Banyoya girdiğimde aynanın önünden geçerken solgun yüzümü fark ettim ve olduğum yerde durup kendimi inceledim. Göz altlarım şişmiş, dudaklarım ise doğallığını koruyor fakat kurumuş ve çatlamıştı. Gözlerimi omuzlarıma indirdiğimde çökük omuzlarım beni aciz birisi gibi gösteriyordu ben buydum aslında sadece kendime açık olan birisi herkesin karşısında dik durmayı başaran ama kendi içinde depremler yaşayan.

Koltuğun üzerinden telefonu alıp odama geçtim. Üstümü de giydikten sonra perdeleri açıp dışarıyı seyrettim sokaktan geçen arabalar ve el ele tutuşmuş sevgililer ya da işten eve dönen babalar ve annelerin bir an önce evine gidip ailesine sarılmak istiyormuş gibi koşuşmaları. Hepsinin bir amacı vardı küçükte olsa belli bir amaçları. Ya benim, sahi benim amacım neydi bu dünyada? Her gün okula gidip gelmek mi?  Sadece bu kadar olmamalıydı daha fazlası özellikle benim gibi birisi şu an aile geçmişini araştırması gerekti ama bunların hiçbirini yapmıyordum.


Kollarımı birbirine bağladım, aya bakarak annemi hayal ettim resimde gördüğüm kadarıyla masmavi gözleri benim saçıma benzemesede oldukça güzel sapsarı saçları vardı ama yüzümüz benziyordu. İç çekerek perdeyi yavaşça kapatıp yatağa attım kendimi ayaklarım dışarıda kalacak şekilde.  Kollarımı birbirine kenetledim. Kendime sımsıkı sarıldım.

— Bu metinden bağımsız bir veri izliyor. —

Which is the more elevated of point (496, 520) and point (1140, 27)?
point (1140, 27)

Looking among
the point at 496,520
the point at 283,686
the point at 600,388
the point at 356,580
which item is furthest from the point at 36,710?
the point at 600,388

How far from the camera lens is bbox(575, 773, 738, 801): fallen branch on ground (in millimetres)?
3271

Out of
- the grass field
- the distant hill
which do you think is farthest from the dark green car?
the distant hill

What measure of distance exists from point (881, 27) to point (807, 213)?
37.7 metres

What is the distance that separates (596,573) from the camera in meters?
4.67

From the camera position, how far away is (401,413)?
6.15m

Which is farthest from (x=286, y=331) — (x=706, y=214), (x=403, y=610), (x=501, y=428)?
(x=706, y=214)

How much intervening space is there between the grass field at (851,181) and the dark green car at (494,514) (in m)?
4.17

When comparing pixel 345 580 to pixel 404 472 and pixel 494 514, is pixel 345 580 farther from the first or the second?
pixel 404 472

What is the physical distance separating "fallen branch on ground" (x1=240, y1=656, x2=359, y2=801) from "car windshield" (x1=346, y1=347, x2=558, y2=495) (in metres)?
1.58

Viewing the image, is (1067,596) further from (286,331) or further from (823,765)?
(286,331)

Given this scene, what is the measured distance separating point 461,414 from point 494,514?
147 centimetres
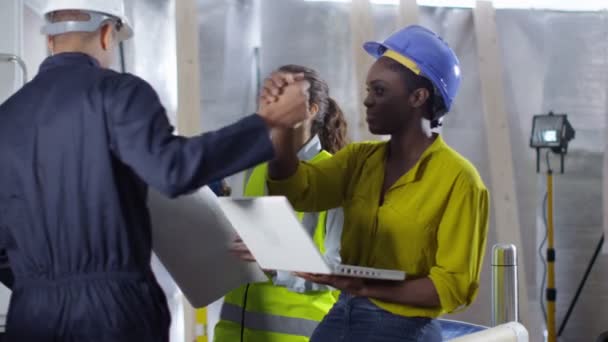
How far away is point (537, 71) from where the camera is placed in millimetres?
4949

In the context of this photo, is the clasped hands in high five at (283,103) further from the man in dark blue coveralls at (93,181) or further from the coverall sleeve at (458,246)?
the coverall sleeve at (458,246)

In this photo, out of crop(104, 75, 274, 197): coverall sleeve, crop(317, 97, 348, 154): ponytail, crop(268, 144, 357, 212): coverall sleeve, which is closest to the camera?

Dayım, acaba ne yapıyordur şimdi? Hiç aklına geldim mi acaba? Beni seviyor, seviyor ama şüphe ediyorum artık. Evden iki saat uzaklaşsam ortalığı havaya kaldıran dayım ne oldu da birden böyle oldu?

Düşünme Maral. Kafamı dağıtmak için şimdiye kadar ki tanıdığım insanları düşündüm.

Mira..  sarışındı, yüz hatları güzeldi ama onla kötü bir başlangıç yapmıştık ve bunun böyle de devam edeceğine emindim.

Aras.. Uzun boylu, kahverengi gözleri olan ve her saniye etrafını gözetleyen bir kişilikti. Samimi bir arkadaştı sanırım ama bir o kadar da soğuktu Baran'la ortak noktaları çoktu ama onun kadar acımasız değildi. En azından gözlemleyebildiğim kadarı buydu.

Hira ise tam anlamıyla Baran'ın aynısıydı. Gözlerinin siyahlığı, dudaklarının dolgun ve gül rengi olması, güzel bir vücuda sahipliği...çift yumurta ikizleriydi onlar. Ama dış görünüşlerinin aksine Hira, Baran gibi değildi ruhları birbirinden o kadar farklıydı ki sanki bu zamana kadar birbiriyle apayrı dünyalarda yaşamışlardı. İkisinin gözleri siyah olmasına rağmen Baran'ın bakışları çok başkaydı. Bambaşka... Sadece ona özel..

Ural, daha doğru düzgün bile tanımıyordum. Hoş diğerlerini de çok tanıdığım söylenemezdi. Ural'ın sarı kıvırcık saçları vardı. Gözleri şahinmiş gibi keskin bakıyordu pek tanımadığım için yorumda da bulunmak istemiyordum açıkçası ve son olarak..

Baran.. Okuldaki ilk günümde kapıyı açacakken benden önce davranıp arkamdan kapıyı açmıştı o gün öylesine yakındık ki o kendine çeken kokusunu alabilmiştim. Pekala itiraf etmeliyim ki kokusu gerçekten güzeldi, unutulamayacak kadar da özel. Öyle ağır bir duruşu vardı ki bazen ona baktığım anda gözlerimi ondan ayırmakta zorlanıyordum.
Ama ondan hoşlanmamıştım iki günde kendinden soğutmuştu asla sevilmeye hakkı yoktu onun. Baran'dan bundan sonra uzak duracaktım.